Tokenizers Don't Care About Your Abbreviations - Writing

Shorter variable names should mean fewer tokens. ord is shorter than order, dc is shorter than discount. Fewer characters, fewer tokens, lower cost.

ilo had an entire naming convention built around this. Documented rules for truncation, vowel-dropping, initial extraction.

Counting actual tokens with the tokenizer produced different numbers.

The surprise

Here are some common words and their token counts in cl100k_base (the tokenizer used by GPT-4 and Claude):

order     → 1 token
ord       → 1 token
discount  → 1 token
dc        → 1 token
customer  → 1 token
cs        → 1 token
amount    → 1 token
amt       → 1 token
payment   → 1 token
pmt       → 1 token

Every common English word is already a single token, so abbreviating it saves nothing. The tokenizer was trained on English text and these words are in its vocabulary.

It gets worse. Some abbreviations actually cost more:

environment  → 1 token
env          → 1 token
verification → 2 tokens (verific + ation)
vrf          → 1 token  (saves here, but rare case)

Most of the time, abbreviation is a net zero. Occasionally it helps with longer compound words. But the common case, the names you use most, shows no difference.

The data

This is why idea8-ultra-dense (285 tokens, short names) and idea9-ultra-dense-short (287 tokens, short names + other tweaks) have nearly identical token counts despite idea9 being 114 characters shorter. The token count barely moved. Only the character count changed:

idea8:  285 tokens,  901 chars
idea9:  287 tokens,  787 chars  (2 more tokens, 114 fewer chars)

Two more tokens, 114 fewer characters. The naming convention saved characters but cost tokens (probably because unusual abbreviations occasionally split weirdly).

What saves tokens

The big wins are structural, not cosmetic:

Positional arguments. reserve(items:items) → reserve items eliminates parens, colons, and the repeated parameter name.

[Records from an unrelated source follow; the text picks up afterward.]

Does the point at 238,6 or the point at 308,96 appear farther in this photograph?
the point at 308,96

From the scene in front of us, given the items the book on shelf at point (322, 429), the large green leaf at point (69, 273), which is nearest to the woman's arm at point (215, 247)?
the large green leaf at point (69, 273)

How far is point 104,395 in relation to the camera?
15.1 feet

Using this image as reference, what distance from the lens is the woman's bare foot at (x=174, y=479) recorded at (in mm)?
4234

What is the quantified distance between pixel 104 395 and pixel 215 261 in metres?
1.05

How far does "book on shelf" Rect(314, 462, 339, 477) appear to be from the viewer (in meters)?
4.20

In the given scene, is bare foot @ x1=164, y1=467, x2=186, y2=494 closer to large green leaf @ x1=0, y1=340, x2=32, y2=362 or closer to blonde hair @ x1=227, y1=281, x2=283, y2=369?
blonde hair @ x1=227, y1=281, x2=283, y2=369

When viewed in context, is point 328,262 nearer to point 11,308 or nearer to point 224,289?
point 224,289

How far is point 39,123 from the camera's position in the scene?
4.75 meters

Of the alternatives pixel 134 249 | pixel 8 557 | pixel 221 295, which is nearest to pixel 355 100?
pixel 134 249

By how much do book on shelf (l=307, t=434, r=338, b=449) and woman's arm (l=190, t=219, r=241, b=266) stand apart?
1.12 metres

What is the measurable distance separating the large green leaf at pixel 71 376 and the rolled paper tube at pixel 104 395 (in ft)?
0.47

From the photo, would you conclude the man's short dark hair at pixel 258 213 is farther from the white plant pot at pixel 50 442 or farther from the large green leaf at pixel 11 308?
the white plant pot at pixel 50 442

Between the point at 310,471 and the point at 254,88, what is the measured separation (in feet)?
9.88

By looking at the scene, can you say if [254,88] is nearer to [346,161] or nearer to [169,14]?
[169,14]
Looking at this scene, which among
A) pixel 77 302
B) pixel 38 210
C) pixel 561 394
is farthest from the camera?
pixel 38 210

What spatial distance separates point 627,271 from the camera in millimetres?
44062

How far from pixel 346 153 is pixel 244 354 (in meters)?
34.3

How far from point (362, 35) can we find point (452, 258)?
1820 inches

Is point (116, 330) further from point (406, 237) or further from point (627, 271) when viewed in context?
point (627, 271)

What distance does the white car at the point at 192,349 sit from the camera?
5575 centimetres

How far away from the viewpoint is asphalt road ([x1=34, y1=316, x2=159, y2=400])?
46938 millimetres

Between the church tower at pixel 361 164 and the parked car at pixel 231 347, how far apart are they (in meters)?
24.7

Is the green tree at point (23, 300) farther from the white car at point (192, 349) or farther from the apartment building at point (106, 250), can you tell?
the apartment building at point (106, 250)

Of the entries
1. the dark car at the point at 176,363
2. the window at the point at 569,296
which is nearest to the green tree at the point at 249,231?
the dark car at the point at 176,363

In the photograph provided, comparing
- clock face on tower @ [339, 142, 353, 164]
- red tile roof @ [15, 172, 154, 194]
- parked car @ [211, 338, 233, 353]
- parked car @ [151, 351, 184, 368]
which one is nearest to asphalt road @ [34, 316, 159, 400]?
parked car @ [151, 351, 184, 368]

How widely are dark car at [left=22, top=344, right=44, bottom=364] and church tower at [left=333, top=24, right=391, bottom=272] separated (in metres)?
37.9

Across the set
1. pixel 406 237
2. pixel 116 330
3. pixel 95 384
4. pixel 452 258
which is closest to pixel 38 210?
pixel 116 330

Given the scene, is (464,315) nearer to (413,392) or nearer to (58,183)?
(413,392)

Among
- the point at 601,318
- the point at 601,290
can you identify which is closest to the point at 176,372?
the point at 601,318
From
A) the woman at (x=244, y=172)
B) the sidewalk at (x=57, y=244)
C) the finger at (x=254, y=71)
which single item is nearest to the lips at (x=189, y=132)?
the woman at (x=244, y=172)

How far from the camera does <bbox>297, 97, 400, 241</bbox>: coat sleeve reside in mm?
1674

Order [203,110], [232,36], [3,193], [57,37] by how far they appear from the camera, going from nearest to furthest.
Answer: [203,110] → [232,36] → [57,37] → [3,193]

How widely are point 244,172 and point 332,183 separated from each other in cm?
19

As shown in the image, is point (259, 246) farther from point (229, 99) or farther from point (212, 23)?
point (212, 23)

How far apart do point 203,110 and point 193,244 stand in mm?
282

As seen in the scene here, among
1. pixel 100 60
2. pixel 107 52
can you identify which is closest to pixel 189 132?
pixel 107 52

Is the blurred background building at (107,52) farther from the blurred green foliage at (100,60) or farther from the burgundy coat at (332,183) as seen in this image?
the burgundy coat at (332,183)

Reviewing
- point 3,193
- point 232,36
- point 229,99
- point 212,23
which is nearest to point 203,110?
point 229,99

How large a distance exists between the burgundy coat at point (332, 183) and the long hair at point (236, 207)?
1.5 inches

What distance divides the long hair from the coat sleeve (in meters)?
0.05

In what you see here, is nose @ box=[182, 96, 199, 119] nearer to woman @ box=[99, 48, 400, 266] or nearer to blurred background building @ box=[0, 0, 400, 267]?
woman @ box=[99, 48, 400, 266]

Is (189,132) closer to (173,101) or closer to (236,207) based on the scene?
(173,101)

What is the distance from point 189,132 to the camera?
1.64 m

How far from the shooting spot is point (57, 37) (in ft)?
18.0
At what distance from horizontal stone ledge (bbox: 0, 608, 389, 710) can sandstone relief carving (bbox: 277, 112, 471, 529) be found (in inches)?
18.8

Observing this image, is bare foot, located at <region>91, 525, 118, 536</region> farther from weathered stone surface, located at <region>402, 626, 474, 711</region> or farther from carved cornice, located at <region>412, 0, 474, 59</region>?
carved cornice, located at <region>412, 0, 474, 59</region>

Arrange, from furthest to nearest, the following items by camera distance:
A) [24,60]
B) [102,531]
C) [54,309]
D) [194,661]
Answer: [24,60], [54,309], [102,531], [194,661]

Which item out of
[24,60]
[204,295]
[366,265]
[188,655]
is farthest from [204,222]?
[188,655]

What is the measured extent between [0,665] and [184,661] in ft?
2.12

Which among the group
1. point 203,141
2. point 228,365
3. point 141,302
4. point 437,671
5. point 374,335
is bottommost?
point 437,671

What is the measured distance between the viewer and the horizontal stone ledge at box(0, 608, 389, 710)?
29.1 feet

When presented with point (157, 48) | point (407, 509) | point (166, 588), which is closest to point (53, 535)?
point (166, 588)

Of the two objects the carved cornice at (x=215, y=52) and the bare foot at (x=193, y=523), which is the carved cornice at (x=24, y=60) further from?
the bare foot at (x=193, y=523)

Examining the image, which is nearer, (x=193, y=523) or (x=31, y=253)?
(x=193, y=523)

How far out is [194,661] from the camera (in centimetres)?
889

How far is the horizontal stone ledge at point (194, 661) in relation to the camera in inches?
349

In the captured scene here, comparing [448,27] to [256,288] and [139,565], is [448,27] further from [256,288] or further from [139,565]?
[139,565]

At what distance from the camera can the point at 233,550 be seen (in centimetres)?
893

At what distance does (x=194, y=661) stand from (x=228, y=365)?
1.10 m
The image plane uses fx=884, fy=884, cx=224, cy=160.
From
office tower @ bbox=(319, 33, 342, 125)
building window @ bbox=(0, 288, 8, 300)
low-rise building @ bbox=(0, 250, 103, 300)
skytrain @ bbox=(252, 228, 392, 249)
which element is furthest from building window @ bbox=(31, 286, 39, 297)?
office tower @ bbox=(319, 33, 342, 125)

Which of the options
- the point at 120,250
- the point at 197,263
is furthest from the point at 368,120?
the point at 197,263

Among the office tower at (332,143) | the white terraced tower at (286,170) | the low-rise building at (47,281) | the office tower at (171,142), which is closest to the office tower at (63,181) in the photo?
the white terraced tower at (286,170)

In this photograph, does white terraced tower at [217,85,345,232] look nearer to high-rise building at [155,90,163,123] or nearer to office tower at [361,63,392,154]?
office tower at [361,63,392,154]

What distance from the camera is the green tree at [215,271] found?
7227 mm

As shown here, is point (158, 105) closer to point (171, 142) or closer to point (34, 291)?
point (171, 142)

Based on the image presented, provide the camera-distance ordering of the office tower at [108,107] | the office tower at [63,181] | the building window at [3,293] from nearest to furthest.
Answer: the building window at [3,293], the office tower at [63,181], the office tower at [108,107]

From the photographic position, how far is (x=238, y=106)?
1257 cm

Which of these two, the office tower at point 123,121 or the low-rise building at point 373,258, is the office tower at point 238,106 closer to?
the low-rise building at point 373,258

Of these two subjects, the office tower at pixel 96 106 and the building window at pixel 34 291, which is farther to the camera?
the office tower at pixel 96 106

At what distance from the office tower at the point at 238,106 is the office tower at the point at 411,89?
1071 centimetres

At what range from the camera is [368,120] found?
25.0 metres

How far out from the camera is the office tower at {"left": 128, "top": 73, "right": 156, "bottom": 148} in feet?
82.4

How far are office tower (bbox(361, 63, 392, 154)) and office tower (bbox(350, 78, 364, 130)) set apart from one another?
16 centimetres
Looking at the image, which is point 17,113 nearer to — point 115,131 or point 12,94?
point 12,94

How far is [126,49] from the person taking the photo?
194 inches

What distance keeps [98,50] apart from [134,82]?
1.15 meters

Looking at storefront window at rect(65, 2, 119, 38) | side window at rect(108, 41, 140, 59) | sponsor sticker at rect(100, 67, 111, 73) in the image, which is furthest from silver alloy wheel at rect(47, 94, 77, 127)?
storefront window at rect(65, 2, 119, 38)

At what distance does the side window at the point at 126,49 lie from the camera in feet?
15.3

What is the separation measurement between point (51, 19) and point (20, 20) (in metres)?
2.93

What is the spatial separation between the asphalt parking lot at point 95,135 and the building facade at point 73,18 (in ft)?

This is the single biggest token saver across all nine syntax variants.

Implicit last-result matching. x=call(arg);match x{err e:handle(e)} → call arg;?{!e:handle e}. No intermediate variable binding needed when you immediately match.

Dropping keywords. let x = expr → x=expr. The let keyword costs a token every time and adds zero information when the syntax is unambiguous.

These structural changes moved the needle from 1.06x Python (idea1) to 0.33x Python (idea8). The naming convention moved it from 0.33x to… 0.33x.

Why this happens

Tokenizers are trained on billions of words of text. Common English words, the ones you’d naturally use as variable names, are already encoded as a single token, so abbreviating them rarely helps and sometimes splits the abbreviation into more tokens than the original.

The real savings come from reducing the structure of your code: fewer delimiters, fewer keywords, fewer redundant names. That’s where the 3x token reduction lives. Not in replacing customer with cs.

I still use the short-naming convention in ilo because it saves characters (which affects context window usage in a different way), but the token-count numbers above show it doesn’t save tokens.